[Assignment]:
Make an exact reproduction of all the data.

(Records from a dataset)
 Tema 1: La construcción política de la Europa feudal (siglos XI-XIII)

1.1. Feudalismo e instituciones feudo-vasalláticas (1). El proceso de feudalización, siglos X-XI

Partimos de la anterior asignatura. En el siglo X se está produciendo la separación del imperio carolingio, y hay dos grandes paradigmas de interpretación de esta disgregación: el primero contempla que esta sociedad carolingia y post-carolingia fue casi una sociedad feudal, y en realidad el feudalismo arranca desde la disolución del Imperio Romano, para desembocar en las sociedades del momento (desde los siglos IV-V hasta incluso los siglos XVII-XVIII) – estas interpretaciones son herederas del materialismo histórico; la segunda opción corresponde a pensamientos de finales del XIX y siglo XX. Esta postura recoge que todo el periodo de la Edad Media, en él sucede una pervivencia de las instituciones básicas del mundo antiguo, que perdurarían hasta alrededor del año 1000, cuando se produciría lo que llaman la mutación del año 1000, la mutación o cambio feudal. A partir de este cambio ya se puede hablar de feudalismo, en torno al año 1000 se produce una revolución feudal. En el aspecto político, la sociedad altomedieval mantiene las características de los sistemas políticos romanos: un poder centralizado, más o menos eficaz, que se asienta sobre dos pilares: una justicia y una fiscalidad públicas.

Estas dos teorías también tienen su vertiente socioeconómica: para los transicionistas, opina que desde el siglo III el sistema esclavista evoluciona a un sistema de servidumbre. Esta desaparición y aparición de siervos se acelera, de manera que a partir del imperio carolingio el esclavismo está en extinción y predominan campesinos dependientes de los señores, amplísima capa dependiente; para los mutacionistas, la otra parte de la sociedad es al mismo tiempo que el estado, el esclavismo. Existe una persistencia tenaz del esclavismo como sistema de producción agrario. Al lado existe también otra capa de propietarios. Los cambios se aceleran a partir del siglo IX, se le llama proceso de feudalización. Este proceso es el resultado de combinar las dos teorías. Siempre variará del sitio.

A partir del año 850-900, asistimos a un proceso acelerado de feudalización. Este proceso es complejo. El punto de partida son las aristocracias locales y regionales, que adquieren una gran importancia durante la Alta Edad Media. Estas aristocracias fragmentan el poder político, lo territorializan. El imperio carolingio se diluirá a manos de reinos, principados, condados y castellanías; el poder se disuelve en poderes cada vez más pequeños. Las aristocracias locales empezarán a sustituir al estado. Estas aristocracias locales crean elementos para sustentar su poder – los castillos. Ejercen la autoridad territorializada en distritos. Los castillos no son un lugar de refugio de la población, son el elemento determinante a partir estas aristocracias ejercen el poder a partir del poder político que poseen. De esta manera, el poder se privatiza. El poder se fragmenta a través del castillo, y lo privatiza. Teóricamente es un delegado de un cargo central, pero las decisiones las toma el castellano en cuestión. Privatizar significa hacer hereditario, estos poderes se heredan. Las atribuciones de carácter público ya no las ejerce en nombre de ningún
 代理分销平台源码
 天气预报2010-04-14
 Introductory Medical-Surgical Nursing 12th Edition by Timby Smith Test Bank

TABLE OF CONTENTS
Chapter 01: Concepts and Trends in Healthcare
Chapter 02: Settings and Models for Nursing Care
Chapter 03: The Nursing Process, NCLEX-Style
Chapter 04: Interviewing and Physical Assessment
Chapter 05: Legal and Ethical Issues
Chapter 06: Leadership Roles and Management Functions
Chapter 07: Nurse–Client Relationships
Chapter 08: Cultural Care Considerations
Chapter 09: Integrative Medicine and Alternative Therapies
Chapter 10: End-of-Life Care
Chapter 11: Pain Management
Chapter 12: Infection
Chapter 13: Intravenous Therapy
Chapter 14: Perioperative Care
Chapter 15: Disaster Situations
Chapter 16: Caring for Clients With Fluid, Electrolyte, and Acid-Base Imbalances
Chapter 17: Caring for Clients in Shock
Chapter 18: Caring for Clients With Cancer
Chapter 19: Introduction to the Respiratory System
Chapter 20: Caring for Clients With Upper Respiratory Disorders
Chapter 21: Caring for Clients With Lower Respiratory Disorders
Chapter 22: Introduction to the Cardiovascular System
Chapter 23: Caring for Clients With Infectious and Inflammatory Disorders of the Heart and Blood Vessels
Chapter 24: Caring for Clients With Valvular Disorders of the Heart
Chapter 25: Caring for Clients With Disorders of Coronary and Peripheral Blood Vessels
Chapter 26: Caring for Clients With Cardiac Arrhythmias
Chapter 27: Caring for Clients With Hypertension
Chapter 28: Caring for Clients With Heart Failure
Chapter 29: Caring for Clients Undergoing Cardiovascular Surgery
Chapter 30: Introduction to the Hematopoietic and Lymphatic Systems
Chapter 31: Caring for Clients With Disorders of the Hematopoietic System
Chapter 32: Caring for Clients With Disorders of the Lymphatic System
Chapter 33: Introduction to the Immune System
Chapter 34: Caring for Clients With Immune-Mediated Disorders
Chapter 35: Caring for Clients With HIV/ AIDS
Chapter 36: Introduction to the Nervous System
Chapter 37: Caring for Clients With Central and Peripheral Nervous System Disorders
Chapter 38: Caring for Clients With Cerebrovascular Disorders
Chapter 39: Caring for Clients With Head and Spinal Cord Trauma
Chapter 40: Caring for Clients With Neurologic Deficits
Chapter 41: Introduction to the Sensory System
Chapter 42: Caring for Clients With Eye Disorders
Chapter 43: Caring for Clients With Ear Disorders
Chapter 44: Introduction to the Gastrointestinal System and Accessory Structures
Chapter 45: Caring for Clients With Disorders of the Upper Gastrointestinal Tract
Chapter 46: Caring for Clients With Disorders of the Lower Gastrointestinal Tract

[Answer to this task]:
 Tema 1: La construcción política de la Europa feudal (siglos XI-XIII)

1.1. Feudalismo e instituciones feudo-vasalláticas (1). El proceso de feudalización, siglos X-XI

Partimos de la anterior asignatura. En el siglo X se está produciendo la separación del imperio carolingio, y hay dos grandes paradigmas de interpretación de esta disgregación: el primero contempla que esta sociedad carolingia y post-carolingia fue casi una sociedad feudal, y en realidad el feudalismo arranca desde la disolución del Imperio Romano, para desembocar en las sociedades del momento (desde los siglos IV-V hasta incluso los siglos XVII-XVIII) – estas interpretaciones son herederas del materialismo histórico; la segunda opción corresponde a pensamientos de finales del XIX y siglo XX. Esta postura recoge que todo el periodo de la Edad Media, en él sucede una pervivencia de las instituciones básicas del mundo antiguo, que perdurarían hasta alrededor del año 1000, cuando se produciría lo que llaman la mutación del año 1000, la mutación o cambio feudal. A partir de este cambio ya se puede hablar de feudalismo, en torno al año 1000 se produce una revolución feudal. En el aspecto político, la sociedad altomedieval mantiene las características de los sistemas políticos romanos: un poder centralizado, más o menos eficaz, que se asienta sobre dos pilares: una justicia y una fiscalidad públicas.

Estas dos teorías también tienen su vertiente socioeconómica: para los transicionistas, opina que desde el siglo III el sistema esclavista evoluciona a un sistema de servidumbre. Esta desaparición y aparición de siervos se acelera, de manera que a partir del imperio carolingio el esclavismo está en extinción y predominan campesinos dependientes de los señores, amplísima capa dependiente; para los mutacionistas, la otra parte de la sociedad es al mismo tiempo que el estado, el esclavismo. Existe una persistencia tenaz del esclavismo como sistema de producción agrario. Al lado existe también otra capa de propietarios. Los cambios se aceleran a partir del siglo IX, se le llama proceso de feudalización. Este proceso es el resultado de combinar las dos teorías. Siempre variará del sitio.

A partir del año 850-900, asistimos a un proceso acelerado de feudalización. Este proceso es complejo. El punto de partida son las aristocracias locales y regionales, que adquieren una gran importancia durante la Alta Edad Media. Estas aristocracias fragmentan el poder político, lo territorializan. El imperio carolingio se diluirá a manos de reinos, principados, condados y castellanías; el poder se disuelve en poderes cada vez más pequeños. Las aristocracias locales empezarán a sustituir al estado. Estas aristocracias locales crean elementos para sustentar su poder – los castillos. Ejercen la autoridad territorializada en distritos. Los castillos no son un lugar de refugio de la población, son el elemento determinante a partir estas aristocracias ejercen el poder a partir del poder político que poseen. De esta manera, el poder se privatiza. El poder se fragmenta a través del castillo, y lo privatiza. Teóricamente es un delegado de un cargo central, pero las decisiones las toma el castellano en cuestión. Privatizar significa hacer hereditario, estos poderes se heredan. Las atribuciones de carácter público ya no las ejerce en nombre de ningún
 代理分销平台源码
 天气预报2010-04-14
 Introductory Medical-Surgical Nursing 12th Edition by Timby Smith Test Bank

TABLE OF CONTENTS
Chapter 01: Concepts and Trends in Healthcare
Chapter 02: Settings and Models for Nursing Care
Chapter 03: The Nursing Process, NCLEX-Style
Chapter 04: Interviewing and Physical Assessment
Chapter 05: Legal and Ethical Issues
Chapter 06: Leadership Roles and Management Functions
Chapter 07: Nurse–Client Relationships
Chapter 08: Cultural Care Considerations
Chapter 09: Integrative Medicine and Alternative Therapies
Chapter 10: End-of-Life Care
Chapter 11: Pain Management
Chapter 12: Infection
Chapter 13: Intravenous Therapy
Chapter 14: Perioperative Care
Chapter 15: Disaster Situations
Chapter 16: Caring for Clients With Fluid, Electrolyte, and Acid-Base Imbalances
Chapter 17: Caring for Clients in Shock
Chapter 18: Caring for Clients With Cancer
Chapter 19: Introduction to the Respiratory System
Chapter 20: Caring for Clients With Upper Respiratory Disorders
Chapter 21: Caring for Clients With Lower Respiratory Disorders
Chapter 22: Introduction to the Cardiovascular System
Chapter 23: Caring for Clients With Infectious and Inflammatory Disorders of the Heart and Blood Vessels
Chapter 24: Caring for Clients With Valvular Disorders of the Heart
Chapter 25: Caring for Clients With Disorders of Coronary and Peripheral Blood Vessels
Chapter 26: Caring for Clients With Cardiac Arrhythmias
Chapter 27: Caring for Clients With Hypertension
Chapter 28: Caring for Clients With Heart Failure
Chapter 29: Caring for Clients Undergoing Cardiovascular Surgery
Chapter 30: Introduction to the Hematopoietic and Lymphatic Systems
Chapter 31: Caring for Clients With Disorders of the Hematopoietic System
Chapter 32: Caring for Clients With Disorders of the Lymphatic System
Chapter 33: Introduction to the Immune System
Chapter 34: Caring for Clients With Immune-Mediated Disorders
Chapter 35: Caring for Clients With HIV/ AIDS
Chapter 36: Introduction to the Nervous System
Chapter 37: Caring for Clients With Central and Peripheral Nervous System Disorders
Chapter 38: Caring for Clients With Cerebrovascular Disorders
Chapter 39: Caring for Clients With Head and Spinal Cord Trauma
Chapter 40: Caring for Clients With Neurologic Deficits
Chapter 41: Introduction to the Sensory System
Chapter 42: Caring for Clients With Eye Disorders
Chapter 43: Caring for Clients With Ear Disorders
Chapter 44: Introduction to the Gastrointestinal System and Accessory Structures
Chapter 45: Caring for Clients With Disorders of the Upper Gastrointestinal Tract
Chapter 46: Caring for Clients With Disorders of the Lower Gastrointestinal Tract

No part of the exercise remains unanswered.